In questi giorni sei attivisti dei Municipi Sociali di Bologna, prima esiliati dalla città con un divieto di dimora poi tramutati in obbligo di firma, hanno ricevuto notizia della revoca delle misure cautelari.
Una misura odiosa e punitiva che in questo anno si è abbattuta su decine di attivisti e attiviste, colpevoli di aver lottato per una città in cui la casa doveva tornare ad essere un diritto e non più un privilegio.
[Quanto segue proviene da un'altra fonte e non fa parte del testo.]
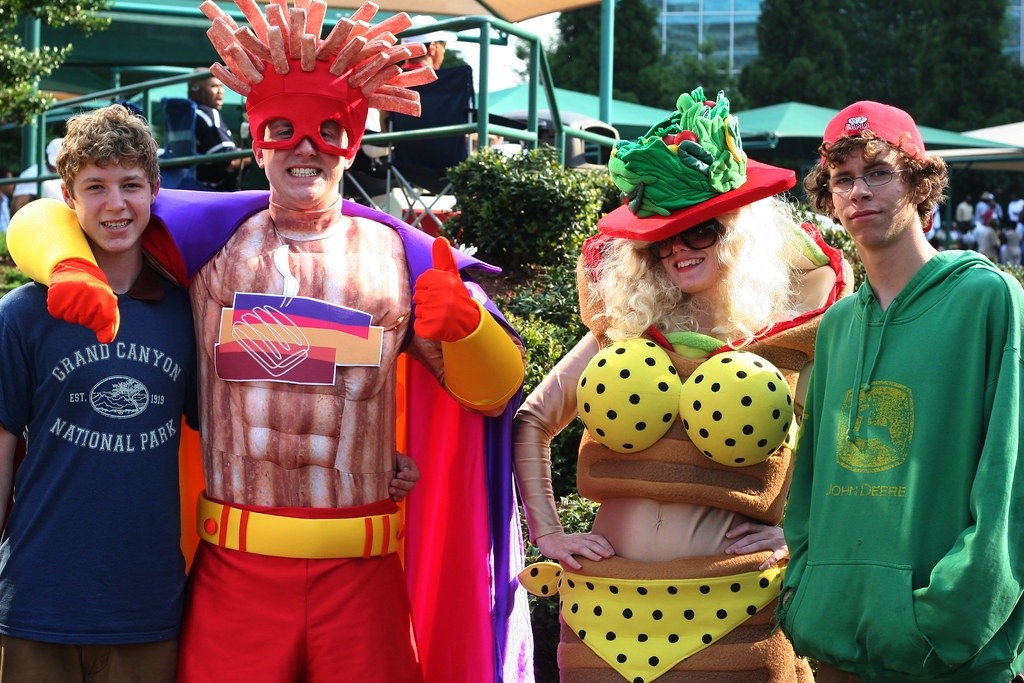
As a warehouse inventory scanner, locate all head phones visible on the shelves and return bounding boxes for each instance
[190,68,202,92]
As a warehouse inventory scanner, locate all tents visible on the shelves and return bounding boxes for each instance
[469,83,1024,251]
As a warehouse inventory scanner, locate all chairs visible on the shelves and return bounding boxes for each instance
[158,97,217,190]
[385,66,477,246]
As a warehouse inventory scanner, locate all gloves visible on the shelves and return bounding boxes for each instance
[46,257,120,343]
[411,236,481,344]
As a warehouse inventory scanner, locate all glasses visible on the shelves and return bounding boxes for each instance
[647,219,720,259]
[822,168,909,192]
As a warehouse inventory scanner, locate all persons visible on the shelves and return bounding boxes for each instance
[513,86,853,683]
[0,0,525,683]
[777,101,1024,683]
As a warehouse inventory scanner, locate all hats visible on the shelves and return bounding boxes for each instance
[597,85,797,243]
[820,99,926,170]
[401,15,457,45]
[197,0,438,160]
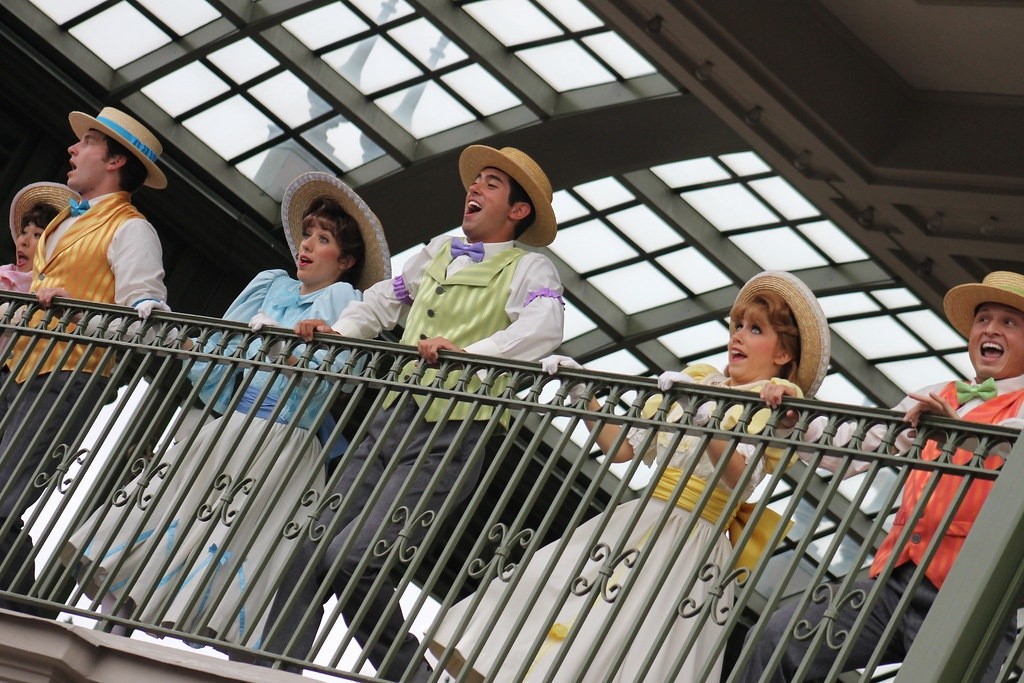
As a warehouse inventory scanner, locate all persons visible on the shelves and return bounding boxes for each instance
[252,143,562,683]
[66,169,377,651]
[741,270,1024,683]
[1,104,166,609]
[422,272,827,683]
Il clima che si respira in questo Paese non è certo dei più accoglienti rispetto a qualsiasi manifestazione “Non conforme”, che esprima dissenso, voglia di libertà, riscatto, in particolar modo per migliaia di giovani che vogliono prendersi il proprio futuro. Lo abbiamo visto anche recentemente con il trattamento vergognoso e degno di uno Stato di Polizia comminato agli attivisti di XR nelle proteste contro il G7.
Impedire, delegittimare, scoraggiare, criminalizzare chi, in forme diverse, pone all’attenzione pubblica le problematiche che la società ci pone, è questo sì un atto criminale, in un’epoca in cui è sempre più diffuso un dogma meritocratico e di ricerca di soluzioni individuali e atomizzanti a giganteschi problemi che invece riguardano tutti e tutte.
Per questo salutiamo si con soddisfazione la revoca delle misure cautelari, ma allo stesso non ci possiamo dire che giustizia è fatta.
Non lo possiamo dire perché esattamente nove mesi dopo lo sgombero violento del 17 ottobre, l’Istituto Santa Giuliana è ancora uno scheletro di polvere e rimasugli dell’asilo che fu, e non è ancora stato venduto definitivamente a chi (molto probabilmente) ci dovrà andare a fare l’ennesima residenza per facoltosi: l’imminenza della vendita doveva giustificare uno sgombero così repentino, e nel frattempo decine di persone hanno continuato a vivere per strada o hanno dovuto abbandonare questa città. Per la gioia di chi questo sgombero l’ha voluto.
Continueremo, ostinatamente, a ricercare giustizia davanti ai “ due pesi e due misure”.
A fronte di misure cautelari e indagini per decine di attiviste e solidali, ad oggi non si è voluto neanche aprire un’indagine verso chi, con la forza dello stato dalla propria parte, e il disprezzo negli occhi, ha voluto dare un segnale ben prima della magistratura a chi si opponeva a un’ingiustizia: una manganellata a sfregiare per sempre la testa di un’attivista, protetto dall’impunità che troppo spesso si confà a una divisa. Identificare lui per identificare chiunque compia abusi verso i manifestanti, come fu quel giorno.
Il punto è la libertà di fare politica. Ed è con la ricerca di questa libertà che possono darsi nuovi progetti politici radicali. Anche questa volta abbiamo attraversato la notte con tante stelle che guidavano il cammino. Dopo lo straordinario risultato elettorale che ha portato alla scarcerazione di Ilaria Salis ora guardiamo alla libertà di Maja, a quella di Maysoon Majidi e delle tante attiviste politiche con cui sogniamo di costruire un progetto di Europa diversa.
Grazie ancora a chi ha espresso la solidarietà.